7. 1947 Maserati A6 1500 Pininfarina
The 1500 Gran Turismo was first revealed at the 1947 Geneva Motorshow. With a Pininfarina body, the first post-war Maserati hinted to the late Alfieri (the A6 code for the engine), but the 1,488 cc engine developed only 65 hp, a far cry from the pre-war Maseratis. Nevertheless, it could reach a top speed of over 150 km/h, which was decent at the time.
8. 1947 Allard K1
In 1946, Sir Sydney Allard decided to use spare parts and engines left over after the war and build an affordable roadster. The Allard K1 was born. Many of the owners provided the engine, but you could often find an 85 hp Ford V8 under the bonnet, allowing the car to reach speeds up to 86 mph (138 km/h).
9. 1948 Jaguar XK120 Roadster
Jaguar's first sports car after the war, the XK120 Roadster was one of the most successful roadsters sold at the end of the forties. With a 3.4 L XK inline-six engine under the hood and an aluminum body, the XK120 managed to dominate opponents on the road and at the track. Maximum speed exceeded 132 mph (212 km/h).
10. 1948 Tucker Torpedo
Today, you have to pay almost $3,000,000 for a Tucker Torpedo in mint condition.

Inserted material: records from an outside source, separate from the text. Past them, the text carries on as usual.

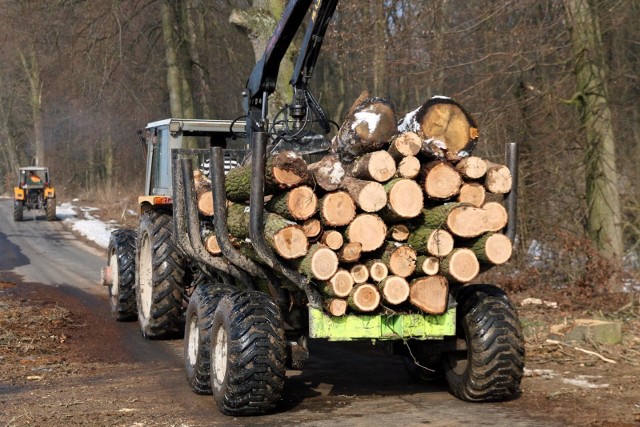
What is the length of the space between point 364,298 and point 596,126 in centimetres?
664

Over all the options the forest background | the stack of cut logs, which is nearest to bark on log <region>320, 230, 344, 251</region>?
the stack of cut logs

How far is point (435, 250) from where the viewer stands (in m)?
6.75

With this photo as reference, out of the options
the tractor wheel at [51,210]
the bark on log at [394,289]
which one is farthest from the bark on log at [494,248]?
the tractor wheel at [51,210]

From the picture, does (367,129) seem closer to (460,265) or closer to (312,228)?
(312,228)

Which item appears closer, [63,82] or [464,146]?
[464,146]

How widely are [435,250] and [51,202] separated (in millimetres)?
26592

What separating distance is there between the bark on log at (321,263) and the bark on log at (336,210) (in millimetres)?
200

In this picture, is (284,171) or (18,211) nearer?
(284,171)

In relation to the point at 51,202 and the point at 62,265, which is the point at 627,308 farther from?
the point at 51,202

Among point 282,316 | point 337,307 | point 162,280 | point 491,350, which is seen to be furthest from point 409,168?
point 162,280

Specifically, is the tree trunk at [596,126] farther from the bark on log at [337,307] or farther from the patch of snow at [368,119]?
the bark on log at [337,307]

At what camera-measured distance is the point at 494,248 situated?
6824 mm

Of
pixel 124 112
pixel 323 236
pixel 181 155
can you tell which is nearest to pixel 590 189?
pixel 181 155

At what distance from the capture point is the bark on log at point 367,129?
6781 millimetres
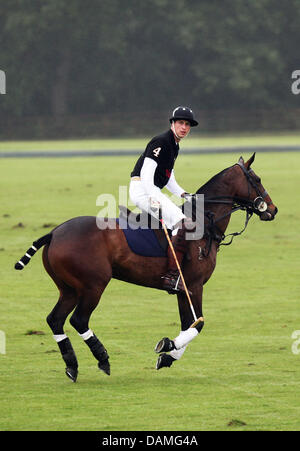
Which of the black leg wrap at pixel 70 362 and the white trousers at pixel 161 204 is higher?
the white trousers at pixel 161 204

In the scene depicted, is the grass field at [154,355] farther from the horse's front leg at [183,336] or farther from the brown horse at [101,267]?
the brown horse at [101,267]

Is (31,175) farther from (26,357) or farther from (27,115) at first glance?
(27,115)

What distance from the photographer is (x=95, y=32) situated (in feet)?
271

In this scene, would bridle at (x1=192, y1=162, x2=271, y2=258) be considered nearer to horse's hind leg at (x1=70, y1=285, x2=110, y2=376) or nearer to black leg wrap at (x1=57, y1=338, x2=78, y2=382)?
horse's hind leg at (x1=70, y1=285, x2=110, y2=376)

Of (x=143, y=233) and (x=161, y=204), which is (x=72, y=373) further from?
(x=161, y=204)

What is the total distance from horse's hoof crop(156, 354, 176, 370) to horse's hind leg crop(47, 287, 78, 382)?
800 millimetres

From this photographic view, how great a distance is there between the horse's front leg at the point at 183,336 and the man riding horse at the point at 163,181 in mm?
193

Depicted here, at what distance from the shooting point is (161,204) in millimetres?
9867

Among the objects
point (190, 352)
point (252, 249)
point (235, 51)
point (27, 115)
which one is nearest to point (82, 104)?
point (27, 115)

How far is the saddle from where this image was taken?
975cm

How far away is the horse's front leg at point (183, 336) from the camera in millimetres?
9547

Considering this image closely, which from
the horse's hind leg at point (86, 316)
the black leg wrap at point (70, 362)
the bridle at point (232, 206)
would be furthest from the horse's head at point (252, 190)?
the black leg wrap at point (70, 362)

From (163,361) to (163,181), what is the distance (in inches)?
72.9

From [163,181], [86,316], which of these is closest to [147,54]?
[163,181]
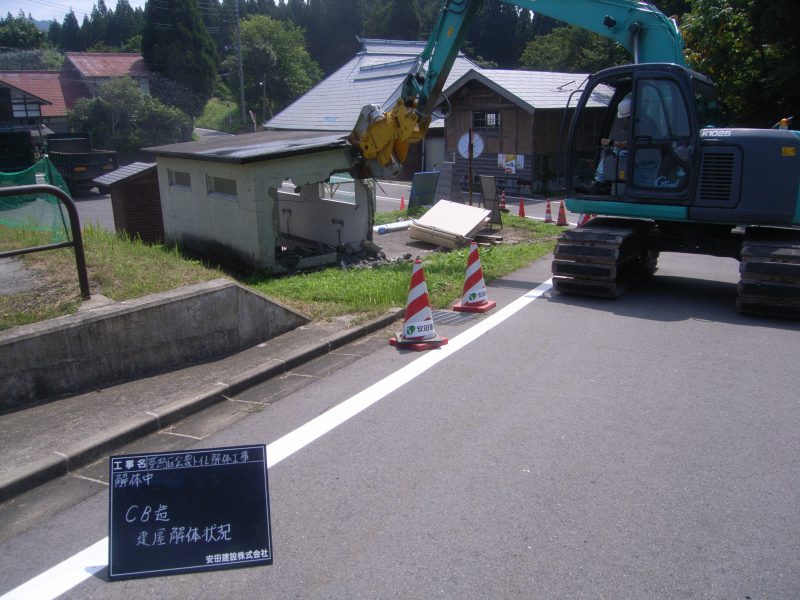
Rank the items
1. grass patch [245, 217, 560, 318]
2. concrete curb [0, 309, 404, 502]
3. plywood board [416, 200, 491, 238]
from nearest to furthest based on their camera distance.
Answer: concrete curb [0, 309, 404, 502], grass patch [245, 217, 560, 318], plywood board [416, 200, 491, 238]

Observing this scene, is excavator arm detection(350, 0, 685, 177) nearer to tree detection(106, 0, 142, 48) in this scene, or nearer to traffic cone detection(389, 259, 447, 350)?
traffic cone detection(389, 259, 447, 350)

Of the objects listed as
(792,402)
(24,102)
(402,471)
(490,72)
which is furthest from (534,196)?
(24,102)

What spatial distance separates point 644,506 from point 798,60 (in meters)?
20.0

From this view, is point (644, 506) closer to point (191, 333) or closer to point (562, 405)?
point (562, 405)

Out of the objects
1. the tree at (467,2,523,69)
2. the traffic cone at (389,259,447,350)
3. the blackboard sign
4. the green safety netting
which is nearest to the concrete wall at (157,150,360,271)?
the green safety netting

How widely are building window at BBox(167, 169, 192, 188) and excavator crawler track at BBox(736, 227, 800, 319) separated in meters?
9.74

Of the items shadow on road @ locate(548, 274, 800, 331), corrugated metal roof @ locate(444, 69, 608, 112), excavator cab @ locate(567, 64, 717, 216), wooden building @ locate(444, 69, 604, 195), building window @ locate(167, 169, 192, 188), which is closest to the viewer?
shadow on road @ locate(548, 274, 800, 331)

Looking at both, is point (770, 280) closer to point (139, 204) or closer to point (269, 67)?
point (139, 204)

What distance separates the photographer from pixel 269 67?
5666 centimetres

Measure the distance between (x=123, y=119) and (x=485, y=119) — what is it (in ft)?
78.3

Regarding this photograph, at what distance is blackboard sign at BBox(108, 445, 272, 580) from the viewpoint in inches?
140

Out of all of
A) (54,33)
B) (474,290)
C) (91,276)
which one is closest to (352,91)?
(474,290)

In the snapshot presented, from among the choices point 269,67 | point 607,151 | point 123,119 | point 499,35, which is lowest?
point 607,151

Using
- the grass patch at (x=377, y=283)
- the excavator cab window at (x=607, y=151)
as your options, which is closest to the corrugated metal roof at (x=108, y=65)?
the grass patch at (x=377, y=283)
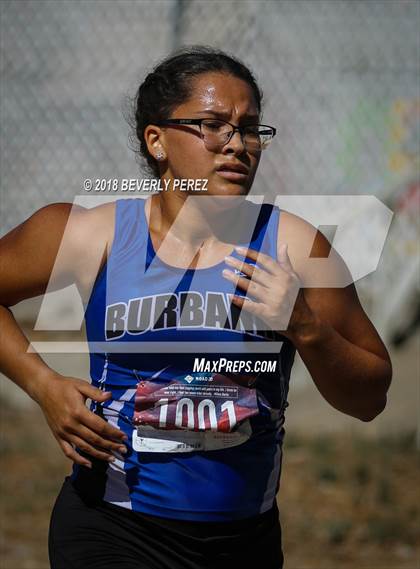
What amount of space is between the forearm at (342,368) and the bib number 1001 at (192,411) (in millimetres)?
222

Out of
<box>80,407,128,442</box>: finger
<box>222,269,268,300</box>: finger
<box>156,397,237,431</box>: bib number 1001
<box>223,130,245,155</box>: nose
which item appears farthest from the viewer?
<box>223,130,245,155</box>: nose

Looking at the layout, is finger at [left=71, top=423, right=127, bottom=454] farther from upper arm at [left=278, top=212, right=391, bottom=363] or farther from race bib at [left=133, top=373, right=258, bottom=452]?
upper arm at [left=278, top=212, right=391, bottom=363]

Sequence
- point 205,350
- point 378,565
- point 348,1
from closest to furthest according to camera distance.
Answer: point 205,350, point 378,565, point 348,1

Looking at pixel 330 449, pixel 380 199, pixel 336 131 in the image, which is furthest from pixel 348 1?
pixel 330 449

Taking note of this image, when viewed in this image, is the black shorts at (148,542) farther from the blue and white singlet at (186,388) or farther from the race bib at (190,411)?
the race bib at (190,411)

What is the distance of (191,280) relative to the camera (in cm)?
237

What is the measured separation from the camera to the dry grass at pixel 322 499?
14.1 ft

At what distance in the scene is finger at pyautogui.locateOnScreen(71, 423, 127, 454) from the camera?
2.21m

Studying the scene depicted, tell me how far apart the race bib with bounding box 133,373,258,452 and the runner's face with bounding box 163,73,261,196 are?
48 cm

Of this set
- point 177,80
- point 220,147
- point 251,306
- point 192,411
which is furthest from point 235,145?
point 192,411

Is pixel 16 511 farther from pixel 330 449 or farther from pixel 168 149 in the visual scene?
pixel 168 149

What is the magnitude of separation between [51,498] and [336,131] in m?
2.28

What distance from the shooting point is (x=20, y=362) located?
2.36 metres

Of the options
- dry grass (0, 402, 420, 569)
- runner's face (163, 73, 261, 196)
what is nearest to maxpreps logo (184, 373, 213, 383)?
runner's face (163, 73, 261, 196)
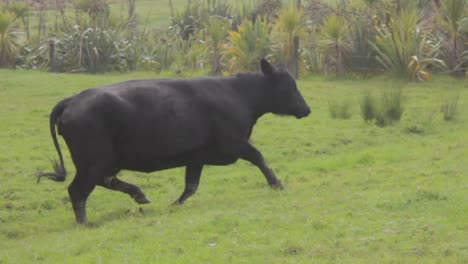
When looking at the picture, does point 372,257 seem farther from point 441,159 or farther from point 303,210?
point 441,159

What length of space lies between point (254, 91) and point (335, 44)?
35.5 feet

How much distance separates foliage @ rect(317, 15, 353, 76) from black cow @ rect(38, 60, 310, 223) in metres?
10.5

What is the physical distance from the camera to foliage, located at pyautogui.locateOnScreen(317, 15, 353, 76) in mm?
21484


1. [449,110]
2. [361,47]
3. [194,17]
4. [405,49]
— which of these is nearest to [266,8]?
[194,17]

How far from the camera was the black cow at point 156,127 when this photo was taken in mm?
9430

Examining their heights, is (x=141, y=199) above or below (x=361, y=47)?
above

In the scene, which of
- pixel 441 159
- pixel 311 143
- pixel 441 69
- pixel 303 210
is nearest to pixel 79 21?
pixel 441 69

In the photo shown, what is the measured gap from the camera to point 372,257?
Result: 6.93 meters

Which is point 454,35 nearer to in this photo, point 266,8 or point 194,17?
point 266,8

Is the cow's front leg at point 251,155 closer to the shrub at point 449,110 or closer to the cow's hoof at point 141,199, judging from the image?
the cow's hoof at point 141,199

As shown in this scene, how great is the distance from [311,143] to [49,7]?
1213 inches

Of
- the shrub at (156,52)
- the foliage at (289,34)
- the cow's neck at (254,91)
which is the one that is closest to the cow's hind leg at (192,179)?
the cow's neck at (254,91)

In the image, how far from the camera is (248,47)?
72.9 feet

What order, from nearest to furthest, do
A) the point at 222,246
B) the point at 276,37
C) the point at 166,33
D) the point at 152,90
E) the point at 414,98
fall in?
the point at 222,246
the point at 152,90
the point at 414,98
the point at 276,37
the point at 166,33
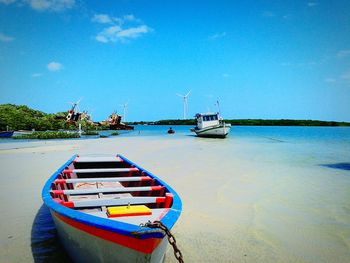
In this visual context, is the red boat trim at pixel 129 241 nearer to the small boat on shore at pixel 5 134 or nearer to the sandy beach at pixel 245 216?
the sandy beach at pixel 245 216

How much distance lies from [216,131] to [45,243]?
38.2 meters

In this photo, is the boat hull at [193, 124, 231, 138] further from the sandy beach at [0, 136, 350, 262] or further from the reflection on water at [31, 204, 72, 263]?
the reflection on water at [31, 204, 72, 263]

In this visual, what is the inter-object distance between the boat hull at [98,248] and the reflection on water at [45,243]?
1.02m

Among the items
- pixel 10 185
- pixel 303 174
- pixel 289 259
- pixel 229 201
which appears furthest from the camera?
pixel 303 174

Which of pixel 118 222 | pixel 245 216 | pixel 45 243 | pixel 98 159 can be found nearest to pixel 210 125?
pixel 98 159

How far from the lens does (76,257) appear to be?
4.15m

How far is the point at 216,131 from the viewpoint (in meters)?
42.4

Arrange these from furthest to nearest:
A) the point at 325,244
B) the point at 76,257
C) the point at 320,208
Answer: the point at 320,208 < the point at 325,244 < the point at 76,257

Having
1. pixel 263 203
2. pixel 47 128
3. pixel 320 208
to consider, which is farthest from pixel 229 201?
pixel 47 128

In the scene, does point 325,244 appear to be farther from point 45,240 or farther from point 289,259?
point 45,240

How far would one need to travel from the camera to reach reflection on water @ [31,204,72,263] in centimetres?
485

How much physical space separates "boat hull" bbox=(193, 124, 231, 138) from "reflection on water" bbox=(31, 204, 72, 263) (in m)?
36.2

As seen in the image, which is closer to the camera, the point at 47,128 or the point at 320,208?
the point at 320,208

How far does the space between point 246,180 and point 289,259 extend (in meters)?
6.82
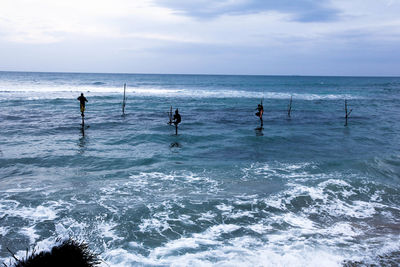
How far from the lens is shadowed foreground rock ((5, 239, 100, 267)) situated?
11.8 ft

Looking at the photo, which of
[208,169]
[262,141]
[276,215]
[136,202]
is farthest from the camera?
[262,141]

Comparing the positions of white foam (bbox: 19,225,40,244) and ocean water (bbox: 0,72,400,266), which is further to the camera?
white foam (bbox: 19,225,40,244)

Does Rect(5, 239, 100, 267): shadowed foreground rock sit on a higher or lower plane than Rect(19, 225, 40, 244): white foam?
higher

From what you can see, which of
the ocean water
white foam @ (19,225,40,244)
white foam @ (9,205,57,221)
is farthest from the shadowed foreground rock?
white foam @ (9,205,57,221)

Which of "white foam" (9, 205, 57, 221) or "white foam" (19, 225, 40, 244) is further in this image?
"white foam" (9, 205, 57, 221)

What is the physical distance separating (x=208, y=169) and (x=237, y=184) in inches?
91.4

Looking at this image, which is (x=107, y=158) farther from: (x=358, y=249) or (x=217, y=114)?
(x=217, y=114)

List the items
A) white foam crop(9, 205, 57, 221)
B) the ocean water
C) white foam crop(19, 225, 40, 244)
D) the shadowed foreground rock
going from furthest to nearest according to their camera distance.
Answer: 1. white foam crop(9, 205, 57, 221)
2. white foam crop(19, 225, 40, 244)
3. the ocean water
4. the shadowed foreground rock

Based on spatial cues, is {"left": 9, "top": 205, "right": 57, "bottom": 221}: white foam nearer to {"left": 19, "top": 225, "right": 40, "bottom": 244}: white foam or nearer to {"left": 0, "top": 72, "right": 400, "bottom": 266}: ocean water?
{"left": 0, "top": 72, "right": 400, "bottom": 266}: ocean water

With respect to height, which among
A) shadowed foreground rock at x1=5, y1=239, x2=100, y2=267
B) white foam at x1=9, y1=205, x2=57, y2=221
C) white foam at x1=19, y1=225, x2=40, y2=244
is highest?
shadowed foreground rock at x1=5, y1=239, x2=100, y2=267

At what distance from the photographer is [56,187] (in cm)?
1141

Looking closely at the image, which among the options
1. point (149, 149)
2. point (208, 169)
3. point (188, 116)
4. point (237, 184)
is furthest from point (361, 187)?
point (188, 116)

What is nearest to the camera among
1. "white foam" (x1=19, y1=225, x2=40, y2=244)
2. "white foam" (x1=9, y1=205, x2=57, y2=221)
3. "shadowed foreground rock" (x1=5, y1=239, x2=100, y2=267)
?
"shadowed foreground rock" (x1=5, y1=239, x2=100, y2=267)

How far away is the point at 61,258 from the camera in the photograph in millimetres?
3688
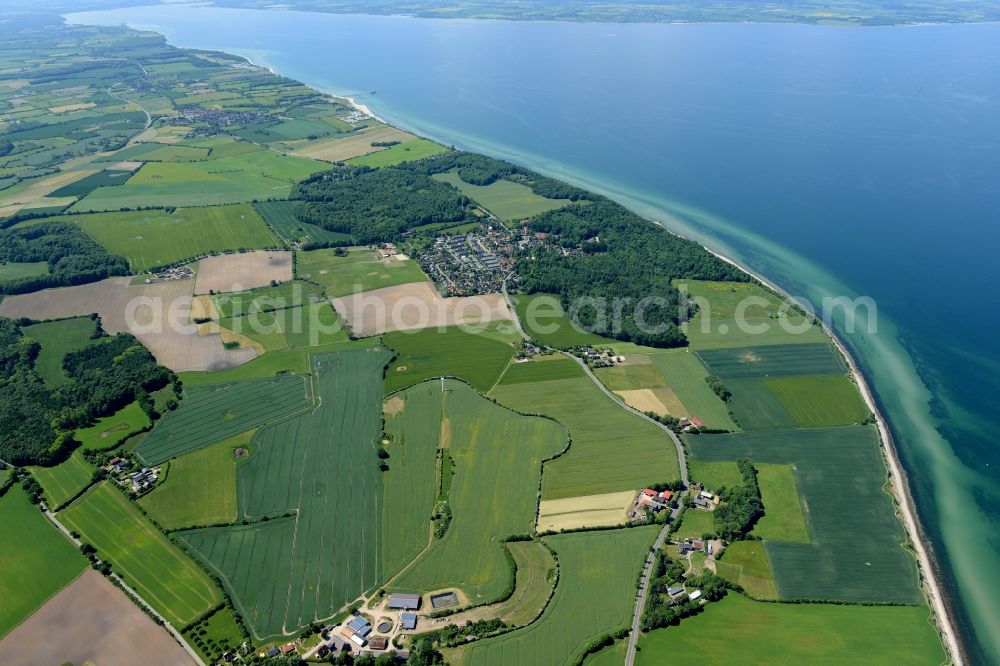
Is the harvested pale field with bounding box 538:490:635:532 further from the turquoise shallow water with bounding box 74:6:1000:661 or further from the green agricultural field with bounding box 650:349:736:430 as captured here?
the turquoise shallow water with bounding box 74:6:1000:661

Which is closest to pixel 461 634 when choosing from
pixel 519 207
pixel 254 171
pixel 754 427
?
pixel 754 427

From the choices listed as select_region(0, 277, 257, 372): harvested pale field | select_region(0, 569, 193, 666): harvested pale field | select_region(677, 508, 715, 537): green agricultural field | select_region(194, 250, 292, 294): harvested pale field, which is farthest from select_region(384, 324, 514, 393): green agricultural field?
select_region(0, 569, 193, 666): harvested pale field

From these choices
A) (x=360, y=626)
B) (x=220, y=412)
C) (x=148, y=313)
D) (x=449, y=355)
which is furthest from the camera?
(x=148, y=313)

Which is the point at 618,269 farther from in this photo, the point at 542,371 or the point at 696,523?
the point at 696,523

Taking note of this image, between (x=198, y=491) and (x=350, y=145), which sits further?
(x=350, y=145)

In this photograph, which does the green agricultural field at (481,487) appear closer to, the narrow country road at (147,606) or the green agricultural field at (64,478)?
the narrow country road at (147,606)

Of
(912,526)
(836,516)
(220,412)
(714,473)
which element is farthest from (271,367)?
(912,526)
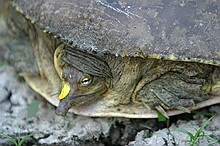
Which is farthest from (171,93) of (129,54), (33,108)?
(33,108)

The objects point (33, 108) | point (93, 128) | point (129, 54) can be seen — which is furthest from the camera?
point (33, 108)

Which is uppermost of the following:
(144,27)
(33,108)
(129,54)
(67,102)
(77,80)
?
(144,27)

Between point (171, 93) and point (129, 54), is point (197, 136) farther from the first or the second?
point (129, 54)

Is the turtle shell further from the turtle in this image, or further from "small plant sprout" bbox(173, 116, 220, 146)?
"small plant sprout" bbox(173, 116, 220, 146)

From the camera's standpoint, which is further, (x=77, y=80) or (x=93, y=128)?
(x=93, y=128)

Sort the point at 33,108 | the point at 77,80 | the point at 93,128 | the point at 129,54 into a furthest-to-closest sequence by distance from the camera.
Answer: the point at 33,108, the point at 93,128, the point at 77,80, the point at 129,54

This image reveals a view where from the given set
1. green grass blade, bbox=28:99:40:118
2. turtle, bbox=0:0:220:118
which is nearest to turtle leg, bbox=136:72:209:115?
turtle, bbox=0:0:220:118
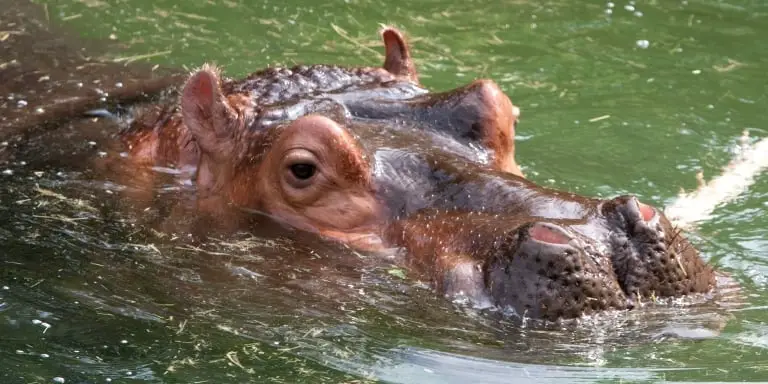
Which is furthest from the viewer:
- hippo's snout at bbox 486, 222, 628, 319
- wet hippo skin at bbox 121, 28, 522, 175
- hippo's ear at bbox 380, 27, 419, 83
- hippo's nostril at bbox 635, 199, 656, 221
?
hippo's ear at bbox 380, 27, 419, 83

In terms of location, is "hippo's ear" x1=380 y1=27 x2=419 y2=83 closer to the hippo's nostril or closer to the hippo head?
the hippo head

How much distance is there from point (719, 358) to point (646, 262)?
43 cm

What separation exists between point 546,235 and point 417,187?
100 centimetres

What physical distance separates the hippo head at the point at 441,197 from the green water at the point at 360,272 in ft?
0.45

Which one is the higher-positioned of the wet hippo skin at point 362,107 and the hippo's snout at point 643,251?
the wet hippo skin at point 362,107

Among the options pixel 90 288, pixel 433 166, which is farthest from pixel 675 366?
pixel 90 288

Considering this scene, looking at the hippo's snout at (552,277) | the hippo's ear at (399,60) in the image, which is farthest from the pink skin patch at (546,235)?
the hippo's ear at (399,60)

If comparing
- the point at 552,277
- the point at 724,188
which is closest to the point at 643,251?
the point at 552,277

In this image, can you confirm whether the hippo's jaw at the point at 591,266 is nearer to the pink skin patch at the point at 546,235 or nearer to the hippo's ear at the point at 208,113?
the pink skin patch at the point at 546,235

There's a reason for this: only 51 examples were made between 1948 and 1949, and it's extremely difficult to find one of the remaining 47 vehicles. But the Tucker Torpedo also had some innovations: a third directional headlight (The Cyclops Eye") that lit up if you steered the car by more than 10 degrees, a rear-mounted engine, disk brakes, fuel injection and a padded dashboard were all things difficult to find together in a 1948 car. Not to mention the 0.27 drag coefficient!
11. 1949 Ferrari 166 MM Touring Barchetta
This is a legendary car, the first proper sports car made by Enzo Ferrari under his own name. The custom coachwork comes from Carrozzeria Touring of Milan, and only 25 examples were made. Of course, it competed in the 1951 Mille Miglia rally and can raise over $2 million in today's auctions.
12. 1948 Porsche 356
Another legendary automobile, the 356 is the first production car made by Porsche (the company). Designed by Ferdinand "Ferry" Porsche, the son of Ferdinand Porsche, and Erwin Komenda (father of the Beetle's design), the 356 sported a 4-cylinder, air-cooled rear engine and an all-aluminum body (changed to steel later on). The rear-wheel car had, at first, a 1.1-litre engine, but eventually received 1.3 and 1.5-litre engines that helped it win the hearts of automotive enthusiasts - and a lot of races.
13. 1949 Ford Club Coupe
The most modern American car to see the light of day in the forties was born in 1949. Integrated fenders, a forward-mounted engine, independent front suspension, a modern drive shaft - all were introduced at the same time on this car and would appear and be perfected in the fifties. The split windshield was the only reminder that this car came from another era.
14. 1949 Cadillac Series 62 Convertible/Coupe
Cadillac Series 62 was the quintessential '40s car, alongside the Buick Super, the Roadmaster and the Oldsmobile 98. All shared the C-body platform and crossed the war years with little changes to their styling. On the third generation, launched in 1949, lots of chrome, an oversized grille, a pillarless coupe version and the appearance of tailfins were the signs of things to come.